== TEXT FOR ANALYSIS

# Help with new lawn trying to fill in bare spots



## golfer2b (Sep 25, 2007)

I have a new lawn that I just seeded...it didn't turn out so well, probably because I started it June 1 instead of in march. I am located in Virginia beach, what would be the best thing for me to do fill in bare patches with at least something green(weeds or grass). Right now it is about 80 percent weeds and 10 percent grass and 10 percent bare spots. I am trying to have a housewarming party in a couple of weeks and don't want the yard to be filled with bare spots, so I would like to spread something(a certain weed or sun loving grass) over the entire yard to get something semi-uniform growing that will not kill my 10% grass(optional, its only 10% right..) and will be nice and thick. This is probably impossible by now, but I can water as much as needed, just let me know the best thing to put on it.


----------



## gregt848 (Jul 25, 2006)

The scotts patchmaster works well because in this heat it stays moist longer. If the seeds dry out the seeds/grass will fail. By using the patchmaster, it allows it to stay moist. Good temporary fix. In the fall do a complete redo overseed. Fall is the ideal time to plant new lawn, hope this helps.


----------



## Allison1888 (Mar 16, 2008)

*grass*

I've also used the patch grass and it works pretty quickly.


----------

====
== EXERCISE DATA

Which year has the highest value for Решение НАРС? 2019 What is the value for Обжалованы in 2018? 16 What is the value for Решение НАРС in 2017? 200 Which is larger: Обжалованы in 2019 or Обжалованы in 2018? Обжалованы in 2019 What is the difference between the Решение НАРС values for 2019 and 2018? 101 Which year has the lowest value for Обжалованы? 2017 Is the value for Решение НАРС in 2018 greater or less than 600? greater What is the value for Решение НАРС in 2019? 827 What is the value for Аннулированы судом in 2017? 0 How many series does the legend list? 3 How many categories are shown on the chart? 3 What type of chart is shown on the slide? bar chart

====

*ABOUT THIS TASK*: Rewrite the lawn repair thread from "## gregt848 (Jul" up to and including "works pretty quickly.", swapping "patchmaster" for "patch mix".

*ANSWER BELOW*:
## gregt848 (Jul 25, 2006)

The scotts patch mix works well because in this heat it stays moist longer. If the seeds dry out the seeds/grass will fail. By using the patch mix, it allows it to stay moist. Good temporary fix. In the fall do a complete redo overseed. Fall is the ideal time to plant new lawn, hope this helps.


----------



## Allison1888 (Mar 16, 2008)

*grass*

I've also used the patch grass and it works pretty quickly.